**WHAT TO WORK ON:** Repeat every line of the records below word for word, leaving out the pictures.

►

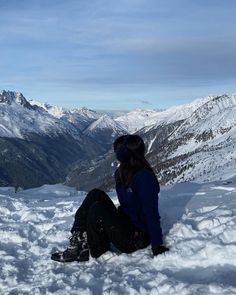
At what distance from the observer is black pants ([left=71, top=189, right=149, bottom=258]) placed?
997 cm

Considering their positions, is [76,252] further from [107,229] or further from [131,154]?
[131,154]

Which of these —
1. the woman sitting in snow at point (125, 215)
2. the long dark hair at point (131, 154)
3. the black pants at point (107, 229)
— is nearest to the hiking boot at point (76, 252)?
the woman sitting in snow at point (125, 215)

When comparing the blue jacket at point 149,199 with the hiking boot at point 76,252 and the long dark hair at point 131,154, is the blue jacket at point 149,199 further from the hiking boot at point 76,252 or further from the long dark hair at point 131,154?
the hiking boot at point 76,252

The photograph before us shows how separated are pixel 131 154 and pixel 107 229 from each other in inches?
65.1

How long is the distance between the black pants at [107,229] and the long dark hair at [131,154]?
816 millimetres

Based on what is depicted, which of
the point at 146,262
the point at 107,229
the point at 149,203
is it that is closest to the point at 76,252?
the point at 107,229

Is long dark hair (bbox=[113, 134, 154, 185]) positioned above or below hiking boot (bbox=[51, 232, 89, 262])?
above

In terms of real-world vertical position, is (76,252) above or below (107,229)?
below

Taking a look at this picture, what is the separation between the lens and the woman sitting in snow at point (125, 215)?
952 cm

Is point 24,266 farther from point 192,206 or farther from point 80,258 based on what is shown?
point 192,206

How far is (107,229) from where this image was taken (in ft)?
33.0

◄

**SOLUTION TO THE PROBLEM:**
At what distance from the observer is black pants ([left=71, top=189, right=149, bottom=258]) placed?
997 cm

Considering their positions, is [76,252] further from [107,229] or further from [131,154]?
[131,154]

Which of these —
1. the woman sitting in snow at point (125, 215)
2. the long dark hair at point (131, 154)
3. the black pants at point (107, 229)
— is nearest to the hiking boot at point (76, 252)?
the woman sitting in snow at point (125, 215)

When comparing the blue jacket at point 149,199 with the hiking boot at point 76,252 and the long dark hair at point 131,154, is the blue jacket at point 149,199 further from the hiking boot at point 76,252 or further from the long dark hair at point 131,154?
the hiking boot at point 76,252

The photograph before us shows how separated are pixel 131 154 and pixel 107 229 from each other in inches?
65.1

How long is the distance between the black pants at [107,229] and the long dark hair at [131,154]?
816 millimetres

Based on what is depicted, which of
the point at 146,262
the point at 107,229
the point at 149,203
is it that is closest to the point at 76,252?
the point at 107,229

Is long dark hair (bbox=[113, 134, 154, 185]) positioned above or below hiking boot (bbox=[51, 232, 89, 262])?
above

In terms of real-world vertical position, is (76,252) above or below (107,229)?
below

Taking a look at this picture, what is the separation between the lens and the woman sitting in snow at point (125, 215)?
952 cm

Is point 24,266 farther from point 192,206 or farther from point 80,258 based on what is shown?
point 192,206

How far is (107,229) from where this image was taken (in ft)?
33.0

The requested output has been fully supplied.